══ Source material ══

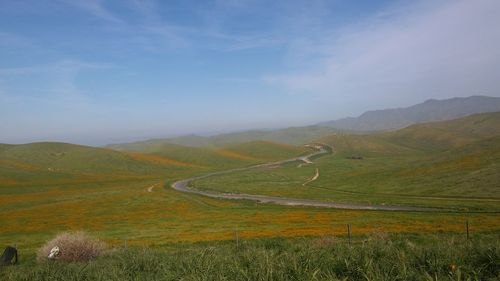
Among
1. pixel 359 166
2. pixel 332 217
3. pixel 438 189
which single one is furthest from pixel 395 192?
pixel 359 166

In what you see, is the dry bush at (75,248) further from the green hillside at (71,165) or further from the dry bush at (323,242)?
the green hillside at (71,165)

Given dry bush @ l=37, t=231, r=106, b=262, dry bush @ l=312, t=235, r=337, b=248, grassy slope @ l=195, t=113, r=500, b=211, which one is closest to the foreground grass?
dry bush @ l=312, t=235, r=337, b=248

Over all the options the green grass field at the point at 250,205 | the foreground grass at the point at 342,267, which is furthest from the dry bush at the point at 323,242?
the green grass field at the point at 250,205

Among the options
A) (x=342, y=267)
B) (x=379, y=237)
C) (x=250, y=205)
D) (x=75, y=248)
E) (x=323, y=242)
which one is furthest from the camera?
(x=250, y=205)

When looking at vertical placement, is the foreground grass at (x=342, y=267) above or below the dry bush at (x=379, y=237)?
above

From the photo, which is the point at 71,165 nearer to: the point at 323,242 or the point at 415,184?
the point at 415,184

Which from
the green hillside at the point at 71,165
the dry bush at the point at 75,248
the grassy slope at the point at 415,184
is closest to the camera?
the dry bush at the point at 75,248

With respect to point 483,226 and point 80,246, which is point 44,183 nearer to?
point 80,246

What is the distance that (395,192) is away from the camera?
72.8 meters

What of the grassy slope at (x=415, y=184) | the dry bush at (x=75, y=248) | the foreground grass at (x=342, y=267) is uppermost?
the foreground grass at (x=342, y=267)

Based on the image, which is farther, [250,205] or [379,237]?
[250,205]

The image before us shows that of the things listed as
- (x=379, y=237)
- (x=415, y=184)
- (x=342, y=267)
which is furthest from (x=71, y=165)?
(x=342, y=267)

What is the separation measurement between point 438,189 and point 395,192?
811cm

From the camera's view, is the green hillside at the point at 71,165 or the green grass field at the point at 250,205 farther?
the green hillside at the point at 71,165
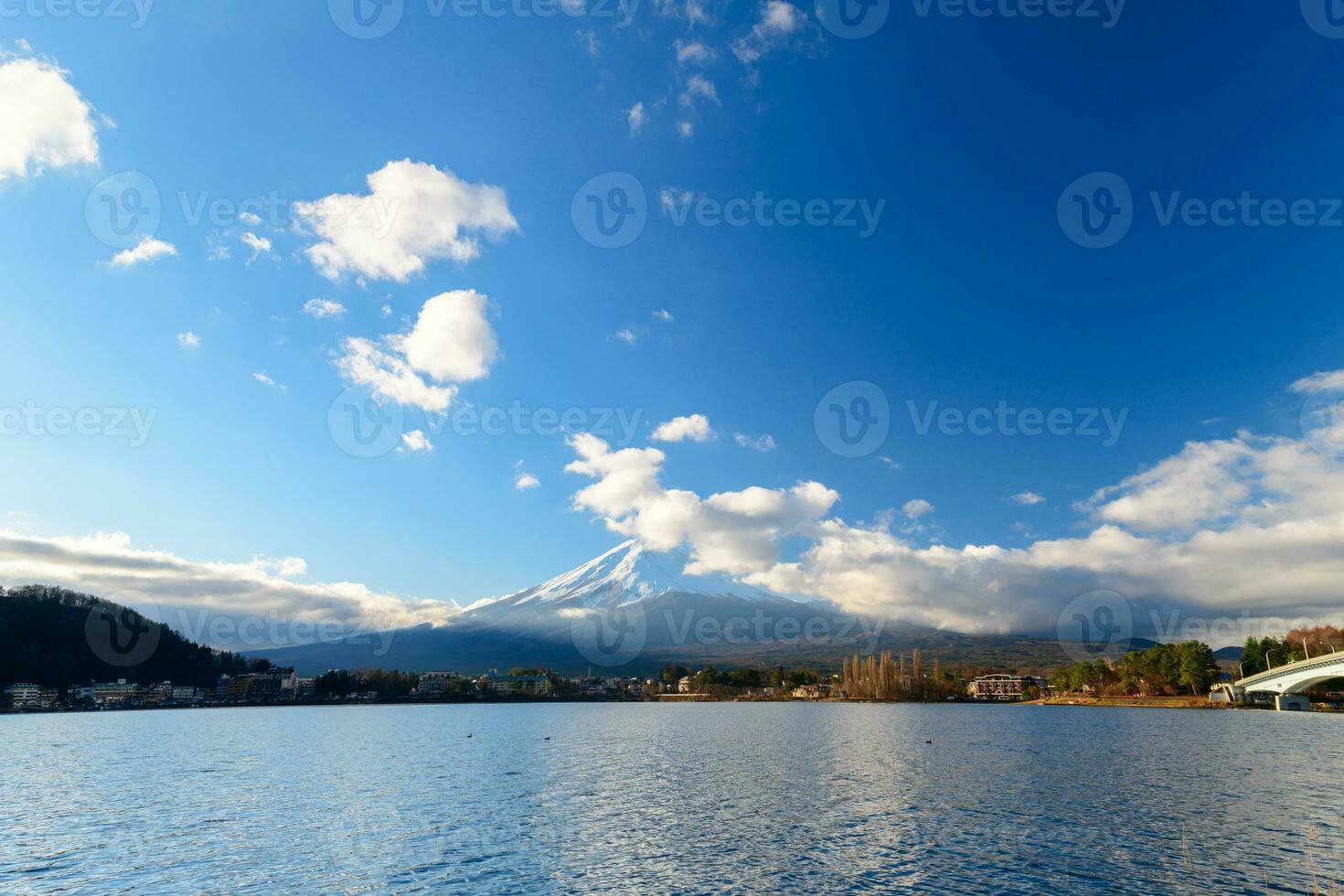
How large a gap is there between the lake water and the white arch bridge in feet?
224

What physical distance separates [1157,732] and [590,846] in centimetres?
11918

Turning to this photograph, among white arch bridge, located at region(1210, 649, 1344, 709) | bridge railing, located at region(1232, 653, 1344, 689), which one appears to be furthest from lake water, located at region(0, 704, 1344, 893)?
white arch bridge, located at region(1210, 649, 1344, 709)

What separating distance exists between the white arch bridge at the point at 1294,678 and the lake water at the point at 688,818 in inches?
2694

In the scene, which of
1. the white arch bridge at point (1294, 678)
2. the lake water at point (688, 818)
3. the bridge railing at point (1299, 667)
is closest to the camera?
the lake water at point (688, 818)

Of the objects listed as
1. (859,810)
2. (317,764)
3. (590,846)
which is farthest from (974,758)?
(317,764)

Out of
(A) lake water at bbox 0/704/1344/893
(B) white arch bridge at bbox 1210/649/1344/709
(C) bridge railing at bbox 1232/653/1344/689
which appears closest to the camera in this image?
(A) lake water at bbox 0/704/1344/893

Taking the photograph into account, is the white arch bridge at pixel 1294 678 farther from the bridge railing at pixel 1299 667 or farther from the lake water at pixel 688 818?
the lake water at pixel 688 818

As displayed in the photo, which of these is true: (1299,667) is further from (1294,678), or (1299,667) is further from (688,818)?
(688,818)

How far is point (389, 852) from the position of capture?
142 ft

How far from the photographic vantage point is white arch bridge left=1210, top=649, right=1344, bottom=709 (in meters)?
157

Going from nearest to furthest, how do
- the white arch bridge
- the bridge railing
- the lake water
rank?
the lake water, the bridge railing, the white arch bridge

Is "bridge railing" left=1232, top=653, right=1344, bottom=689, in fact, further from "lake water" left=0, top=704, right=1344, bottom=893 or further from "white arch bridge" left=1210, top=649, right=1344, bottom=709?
"lake water" left=0, top=704, right=1344, bottom=893

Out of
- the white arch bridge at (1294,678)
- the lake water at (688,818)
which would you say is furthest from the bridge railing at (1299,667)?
the lake water at (688,818)

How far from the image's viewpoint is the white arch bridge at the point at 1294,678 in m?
157
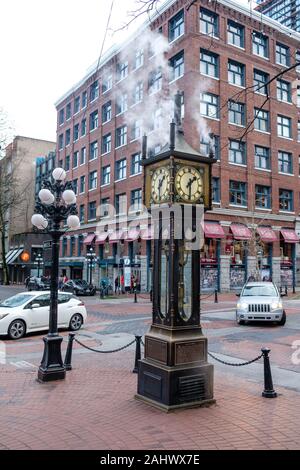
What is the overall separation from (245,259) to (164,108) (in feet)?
57.9

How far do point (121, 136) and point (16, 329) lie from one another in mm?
29253

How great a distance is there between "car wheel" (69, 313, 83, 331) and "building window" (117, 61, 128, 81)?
840 inches

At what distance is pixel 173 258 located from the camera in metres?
6.83

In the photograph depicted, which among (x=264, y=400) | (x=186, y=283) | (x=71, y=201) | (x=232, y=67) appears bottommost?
(x=264, y=400)

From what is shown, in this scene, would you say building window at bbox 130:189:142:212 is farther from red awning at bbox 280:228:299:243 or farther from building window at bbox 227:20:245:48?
building window at bbox 227:20:245:48

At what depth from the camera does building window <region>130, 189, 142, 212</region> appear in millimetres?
36500

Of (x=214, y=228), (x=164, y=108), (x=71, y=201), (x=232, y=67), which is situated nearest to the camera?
(x=71, y=201)

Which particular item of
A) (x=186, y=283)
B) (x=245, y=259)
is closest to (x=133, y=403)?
(x=186, y=283)

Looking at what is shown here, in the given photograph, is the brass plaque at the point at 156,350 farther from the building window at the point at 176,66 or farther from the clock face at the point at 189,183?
the building window at the point at 176,66

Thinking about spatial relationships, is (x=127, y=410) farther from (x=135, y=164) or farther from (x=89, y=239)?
(x=89, y=239)

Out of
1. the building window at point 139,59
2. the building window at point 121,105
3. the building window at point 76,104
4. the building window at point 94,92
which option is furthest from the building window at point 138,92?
the building window at point 76,104

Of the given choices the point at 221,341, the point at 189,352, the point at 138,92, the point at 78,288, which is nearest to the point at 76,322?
the point at 221,341

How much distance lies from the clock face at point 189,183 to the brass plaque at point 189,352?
2.30 metres
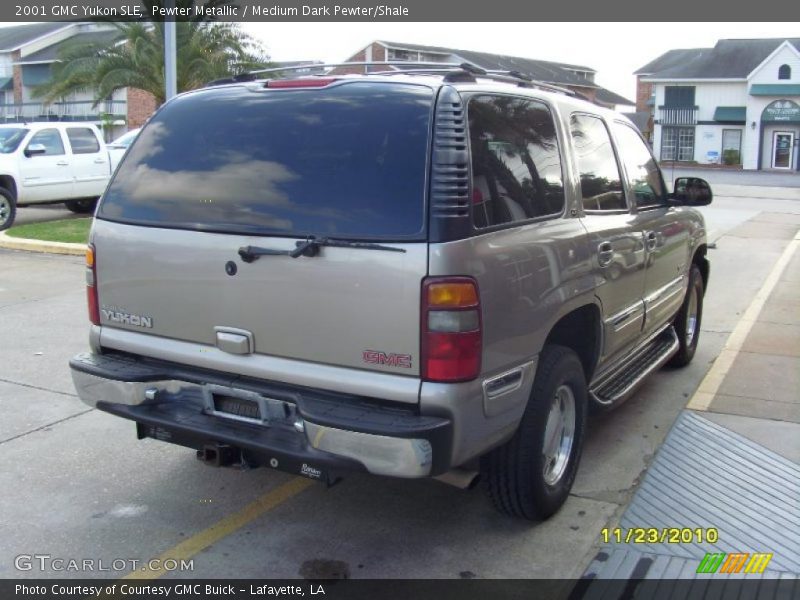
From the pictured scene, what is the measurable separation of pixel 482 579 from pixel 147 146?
251 centimetres

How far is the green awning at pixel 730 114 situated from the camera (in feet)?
185

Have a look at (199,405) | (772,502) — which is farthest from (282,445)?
(772,502)

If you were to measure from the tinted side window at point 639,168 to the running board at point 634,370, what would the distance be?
0.97 metres

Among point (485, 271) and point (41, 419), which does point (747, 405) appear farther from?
point (41, 419)

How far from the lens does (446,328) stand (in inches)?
133

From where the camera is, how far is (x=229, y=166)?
12.7 feet

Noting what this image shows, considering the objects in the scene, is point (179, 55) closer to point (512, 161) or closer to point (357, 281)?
point (512, 161)

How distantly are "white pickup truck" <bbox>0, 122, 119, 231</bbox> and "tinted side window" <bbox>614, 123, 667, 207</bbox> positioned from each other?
12468 mm

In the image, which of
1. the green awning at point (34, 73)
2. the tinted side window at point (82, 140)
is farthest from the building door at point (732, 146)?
the tinted side window at point (82, 140)

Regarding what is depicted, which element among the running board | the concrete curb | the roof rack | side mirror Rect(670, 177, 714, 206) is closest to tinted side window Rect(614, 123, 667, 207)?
side mirror Rect(670, 177, 714, 206)

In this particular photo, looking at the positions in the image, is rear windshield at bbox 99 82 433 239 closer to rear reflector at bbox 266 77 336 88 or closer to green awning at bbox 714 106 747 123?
rear reflector at bbox 266 77 336 88

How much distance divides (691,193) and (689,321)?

═══

### Task directions:
Write out all of the entries above verbatim, leaving out the pictures.

### The result:
Among
1. pixel 359 166
2. pixel 332 217
3. pixel 438 189
which single one is furthest from pixel 395 192?
pixel 359 166

In what you see, is the dry bush at (75,248) further from the green hillside at (71,165) or further from the dry bush at (323,242)?
the green hillside at (71,165)

Given dry bush @ l=37, t=231, r=106, b=262, dry bush @ l=312, t=235, r=337, b=248, grassy slope @ l=195, t=113, r=500, b=211, which one is closest to the foreground grass?
dry bush @ l=312, t=235, r=337, b=248

Over all the options the green grass field at the point at 250,205 | the foreground grass at the point at 342,267, which is furthest from the dry bush at the point at 323,242?
the green grass field at the point at 250,205

Among the options
A) (x=342, y=267)
B) (x=379, y=237)
C) (x=250, y=205)
D) (x=75, y=248)
E) (x=323, y=242)
which one is furthest from the camera?
(x=250, y=205)

When looking at vertical placement, is the foreground grass at (x=342, y=267) above or below the dry bush at (x=379, y=237)?
above

From the photo, which is the point at 71,165 nearer to: the point at 323,242 or the point at 415,184?
the point at 415,184

Which from
the green hillside at the point at 71,165
the dry bush at the point at 75,248
the grassy slope at the point at 415,184
is closest to the camera?
the dry bush at the point at 75,248

With respect to point 483,226 and point 80,246, which is point 44,183 nearer to?
point 80,246

What is the distance that (395,192) is away from the camera?
72.8 meters

What of the grassy slope at (x=415, y=184) | the dry bush at (x=75, y=248) | the foreground grass at (x=342, y=267) is uppermost?
the foreground grass at (x=342, y=267)

Based on the image, which is farther, [250,205] or [379,237]?
[250,205]

The image before us shows that of the things listed as
- (x=379, y=237)
- (x=415, y=184)
- (x=342, y=267)
which is furthest from (x=71, y=165)?
(x=342, y=267)

What is the separation measurement between point 438,189 and point 395,192?
811cm

From the camera's view, is the green hillside at the point at 71,165 or the green grass field at the point at 250,205 farther?
the green hillside at the point at 71,165
How large a gap is there between the lake water and the white arch bridge in feet?
224

What physical distance separates [1157,732] and [590,846] in centimetres?
11918

Turning to this photograph, among white arch bridge, located at region(1210, 649, 1344, 709) | bridge railing, located at region(1232, 653, 1344, 689), which one appears to be furthest from lake water, located at region(0, 704, 1344, 893)?
white arch bridge, located at region(1210, 649, 1344, 709)

What separating distance exists between the white arch bridge at the point at 1294,678 and the lake water at the point at 688,818 in inches?
2694

In the scene, which of
1. the white arch bridge at point (1294, 678)
2. the lake water at point (688, 818)
3. the bridge railing at point (1299, 667)
is closest to the camera?
the lake water at point (688, 818)

Of the objects listed as
1. (859,810)
2. (317,764)
3. (590,846)
which is farthest from (974,758)?
(317,764)

Out of
(A) lake water at bbox 0/704/1344/893
(B) white arch bridge at bbox 1210/649/1344/709
(C) bridge railing at bbox 1232/653/1344/689
which appears closest to the camera in this image?
(A) lake water at bbox 0/704/1344/893

Taking the photograph into account, is the white arch bridge at pixel 1294 678 farther from the bridge railing at pixel 1299 667 or farther from the lake water at pixel 688 818?
the lake water at pixel 688 818

As displayed in the photo, which of these is true: (1299,667) is further from (1294,678), or (1299,667) is further from (688,818)?
(688,818)

How far is point (389, 852) from the position of capture?
142 ft

How far from the photographic vantage point is white arch bridge left=1210, top=649, right=1344, bottom=709 (in meters)?
157

Going from nearest to furthest, how do
- the white arch bridge
- the bridge railing
- the lake water
rank?
the lake water, the bridge railing, the white arch bridge

Is "bridge railing" left=1232, top=653, right=1344, bottom=689, in fact, further from "lake water" left=0, top=704, right=1344, bottom=893 or further from "white arch bridge" left=1210, top=649, right=1344, bottom=709?
"lake water" left=0, top=704, right=1344, bottom=893

Out of
- the white arch bridge at (1294,678)
- the lake water at (688,818)
which would you say is furthest from the bridge railing at (1299,667)?
the lake water at (688,818)

How far from the image's viewpoint is the white arch bridge at the point at 1294,678 in m?
157
What is the overall separation from (245,259) to (164,108) (in feet)?
57.9

How far do point (121, 136) and point (16, 329) lie from one another in mm?
29253

How great a distance is there between "car wheel" (69, 313, 83, 331) and "building window" (117, 61, 128, 81)?
840 inches

At what distance is pixel 173 258 located from the camera in metres?
6.83

In the photograph depicted, which among (x=264, y=400) | (x=186, y=283) | (x=71, y=201) | (x=232, y=67) appears bottommost?
(x=264, y=400)

From what is shown, in this scene, would you say building window at bbox 130:189:142:212 is farther from red awning at bbox 280:228:299:243 or farther from building window at bbox 227:20:245:48?
building window at bbox 227:20:245:48

At what depth from the camera does building window <region>130, 189, 142, 212</region> appear in millimetres?
36500

Of (x=214, y=228), (x=164, y=108), (x=71, y=201), (x=232, y=67), which is situated nearest to the camera?
(x=71, y=201)

Which particular item of
A) (x=186, y=283)
B) (x=245, y=259)
is closest to (x=133, y=403)?
(x=186, y=283)

Looking at what is shown here, in the given photograph, is the brass plaque at the point at 156,350 farther from the building window at the point at 176,66 or farther from the clock face at the point at 189,183?
the building window at the point at 176,66

Thinking about spatial relationships, is (x=127, y=410) farther from (x=135, y=164) or farther from (x=89, y=239)?
(x=89, y=239)

Out of
1. the building window at point 139,59
2. the building window at point 121,105
3. the building window at point 76,104
4. the building window at point 94,92
which option is furthest from the building window at point 138,92?
the building window at point 76,104

Of the given choices the point at 221,341, the point at 189,352, the point at 138,92, the point at 78,288, which is nearest to the point at 76,322?
the point at 221,341

How much distance lies from the clock face at point 189,183 to the brass plaque at point 189,352?
2.30 metres
From the pictured scene, what is the measurable separation of pixel 482 579 from pixel 147 146?
251 centimetres

How far is the green awning at pixel 730 114 situated from the camera (in feet)?
185

Have a look at (199,405) | (772,502) — which is farthest from (282,445)?
(772,502)

If you were to measure from the tinted side window at point 639,168 to the running board at point 634,370, what would the distance be?
0.97 metres

Among point (485, 271) and point (41, 419), which does point (747, 405) appear farther from?
point (41, 419)

How far from the lens does (446,328) stand (in inches)?
133

From where the camera is, how far is (x=229, y=166)?
12.7 feet

Noting what this image shows, considering the objects in the scene, is point (179, 55) closer to point (512, 161) or closer to point (357, 281)?
point (512, 161)

How distantly are "white pickup truck" <bbox>0, 122, 119, 231</bbox> and "tinted side window" <bbox>614, 123, 667, 207</bbox> positioned from each other?
12468 mm

In the image, which of
1. the green awning at point (34, 73)
2. the tinted side window at point (82, 140)
is farthest from the building door at point (732, 146)?
the tinted side window at point (82, 140)

Regarding what is depicted, which element among the running board | the concrete curb | the roof rack | side mirror Rect(670, 177, 714, 206) is closest to tinted side window Rect(614, 123, 667, 207)?
side mirror Rect(670, 177, 714, 206)

In this particular photo, looking at the positions in the image, is rear windshield at bbox 99 82 433 239 closer to rear reflector at bbox 266 77 336 88 or closer to green awning at bbox 714 106 747 123?
rear reflector at bbox 266 77 336 88

How much distance divides (691,193) and (689,321)?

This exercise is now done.